● EXCERPTED RECORDS
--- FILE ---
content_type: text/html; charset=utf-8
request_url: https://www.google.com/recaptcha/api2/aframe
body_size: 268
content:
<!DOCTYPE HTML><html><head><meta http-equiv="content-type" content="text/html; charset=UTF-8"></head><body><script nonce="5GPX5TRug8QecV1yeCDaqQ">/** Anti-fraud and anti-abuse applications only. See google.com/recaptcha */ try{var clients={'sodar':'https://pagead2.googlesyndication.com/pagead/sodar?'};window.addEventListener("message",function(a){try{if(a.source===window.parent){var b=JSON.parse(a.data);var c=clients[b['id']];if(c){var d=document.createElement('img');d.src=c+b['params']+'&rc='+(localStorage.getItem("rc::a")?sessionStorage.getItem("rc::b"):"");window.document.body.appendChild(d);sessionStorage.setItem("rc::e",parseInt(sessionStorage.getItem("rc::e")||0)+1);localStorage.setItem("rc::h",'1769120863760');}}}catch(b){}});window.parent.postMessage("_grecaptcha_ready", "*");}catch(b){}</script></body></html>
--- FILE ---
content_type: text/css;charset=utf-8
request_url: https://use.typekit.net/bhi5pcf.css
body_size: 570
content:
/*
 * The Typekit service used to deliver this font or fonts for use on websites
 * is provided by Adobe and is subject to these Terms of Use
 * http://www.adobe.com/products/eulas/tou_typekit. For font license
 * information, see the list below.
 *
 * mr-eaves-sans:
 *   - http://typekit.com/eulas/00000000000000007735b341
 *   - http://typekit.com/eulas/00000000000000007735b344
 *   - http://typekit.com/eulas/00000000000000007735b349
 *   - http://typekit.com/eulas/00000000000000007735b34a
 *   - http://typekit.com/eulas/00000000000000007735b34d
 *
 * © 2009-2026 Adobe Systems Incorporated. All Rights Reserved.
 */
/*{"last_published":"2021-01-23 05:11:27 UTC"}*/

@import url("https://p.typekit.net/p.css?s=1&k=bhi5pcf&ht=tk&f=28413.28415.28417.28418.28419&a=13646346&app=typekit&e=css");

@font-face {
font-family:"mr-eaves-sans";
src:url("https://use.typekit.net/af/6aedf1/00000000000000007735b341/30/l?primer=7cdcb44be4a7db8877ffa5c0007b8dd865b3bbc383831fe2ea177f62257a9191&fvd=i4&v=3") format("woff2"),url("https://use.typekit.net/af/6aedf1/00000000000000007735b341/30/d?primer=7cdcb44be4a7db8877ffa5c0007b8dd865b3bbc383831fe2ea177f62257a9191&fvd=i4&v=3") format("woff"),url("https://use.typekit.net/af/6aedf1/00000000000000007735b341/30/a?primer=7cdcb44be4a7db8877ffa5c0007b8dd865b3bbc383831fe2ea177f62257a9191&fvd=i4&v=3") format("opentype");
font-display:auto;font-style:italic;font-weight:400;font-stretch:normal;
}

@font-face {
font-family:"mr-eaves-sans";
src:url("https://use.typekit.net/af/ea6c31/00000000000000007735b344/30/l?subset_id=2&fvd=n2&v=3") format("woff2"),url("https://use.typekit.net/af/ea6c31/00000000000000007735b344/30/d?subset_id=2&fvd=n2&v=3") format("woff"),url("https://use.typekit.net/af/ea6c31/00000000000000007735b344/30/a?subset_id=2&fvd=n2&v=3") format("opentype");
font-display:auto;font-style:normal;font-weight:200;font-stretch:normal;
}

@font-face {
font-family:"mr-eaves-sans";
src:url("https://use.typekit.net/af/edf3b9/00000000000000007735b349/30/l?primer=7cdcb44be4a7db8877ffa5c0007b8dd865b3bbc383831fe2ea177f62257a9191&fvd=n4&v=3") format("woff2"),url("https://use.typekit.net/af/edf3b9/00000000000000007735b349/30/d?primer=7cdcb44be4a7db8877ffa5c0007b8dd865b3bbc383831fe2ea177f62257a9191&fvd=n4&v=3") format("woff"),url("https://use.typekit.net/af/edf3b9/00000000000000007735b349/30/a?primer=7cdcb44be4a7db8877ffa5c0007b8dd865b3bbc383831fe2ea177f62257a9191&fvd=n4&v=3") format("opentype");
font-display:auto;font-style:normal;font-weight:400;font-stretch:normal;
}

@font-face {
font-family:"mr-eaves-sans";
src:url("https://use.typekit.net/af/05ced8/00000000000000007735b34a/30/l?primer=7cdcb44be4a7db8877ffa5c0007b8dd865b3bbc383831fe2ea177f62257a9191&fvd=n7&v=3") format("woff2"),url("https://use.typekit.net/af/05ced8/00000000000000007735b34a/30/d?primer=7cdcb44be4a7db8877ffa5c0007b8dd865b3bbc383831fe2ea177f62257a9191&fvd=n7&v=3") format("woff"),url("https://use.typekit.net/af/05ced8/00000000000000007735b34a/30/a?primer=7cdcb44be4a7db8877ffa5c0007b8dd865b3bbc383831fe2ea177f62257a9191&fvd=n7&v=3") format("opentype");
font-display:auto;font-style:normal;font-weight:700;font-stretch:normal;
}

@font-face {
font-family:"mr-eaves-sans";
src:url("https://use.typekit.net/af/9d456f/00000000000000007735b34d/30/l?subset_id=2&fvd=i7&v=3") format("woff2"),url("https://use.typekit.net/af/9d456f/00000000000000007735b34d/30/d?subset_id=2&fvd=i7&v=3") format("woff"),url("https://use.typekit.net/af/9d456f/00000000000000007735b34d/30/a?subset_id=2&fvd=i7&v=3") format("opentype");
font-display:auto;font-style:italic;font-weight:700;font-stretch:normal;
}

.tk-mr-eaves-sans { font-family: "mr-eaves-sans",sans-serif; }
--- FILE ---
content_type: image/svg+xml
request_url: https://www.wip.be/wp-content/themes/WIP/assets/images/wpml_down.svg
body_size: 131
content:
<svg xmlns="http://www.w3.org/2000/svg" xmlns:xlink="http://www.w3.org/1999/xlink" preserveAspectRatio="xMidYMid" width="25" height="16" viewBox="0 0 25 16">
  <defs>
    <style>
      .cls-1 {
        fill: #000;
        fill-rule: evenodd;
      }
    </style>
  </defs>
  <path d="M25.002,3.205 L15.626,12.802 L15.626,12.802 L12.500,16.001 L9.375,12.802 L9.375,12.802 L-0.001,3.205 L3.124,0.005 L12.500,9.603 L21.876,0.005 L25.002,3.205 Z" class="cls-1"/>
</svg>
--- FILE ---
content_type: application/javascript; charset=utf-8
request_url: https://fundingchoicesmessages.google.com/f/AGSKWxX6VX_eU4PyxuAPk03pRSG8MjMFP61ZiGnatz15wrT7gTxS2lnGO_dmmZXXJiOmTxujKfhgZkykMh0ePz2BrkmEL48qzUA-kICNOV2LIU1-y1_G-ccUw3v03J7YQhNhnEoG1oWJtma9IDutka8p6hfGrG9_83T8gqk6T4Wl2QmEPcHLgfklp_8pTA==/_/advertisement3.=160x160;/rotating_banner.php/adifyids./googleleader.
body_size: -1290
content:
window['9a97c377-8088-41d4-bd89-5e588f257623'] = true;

● WHAT YOU WILL DO
In the data, find how many lines hold the string "auto", and answer with the number only.

● SOLUTION BELOW
5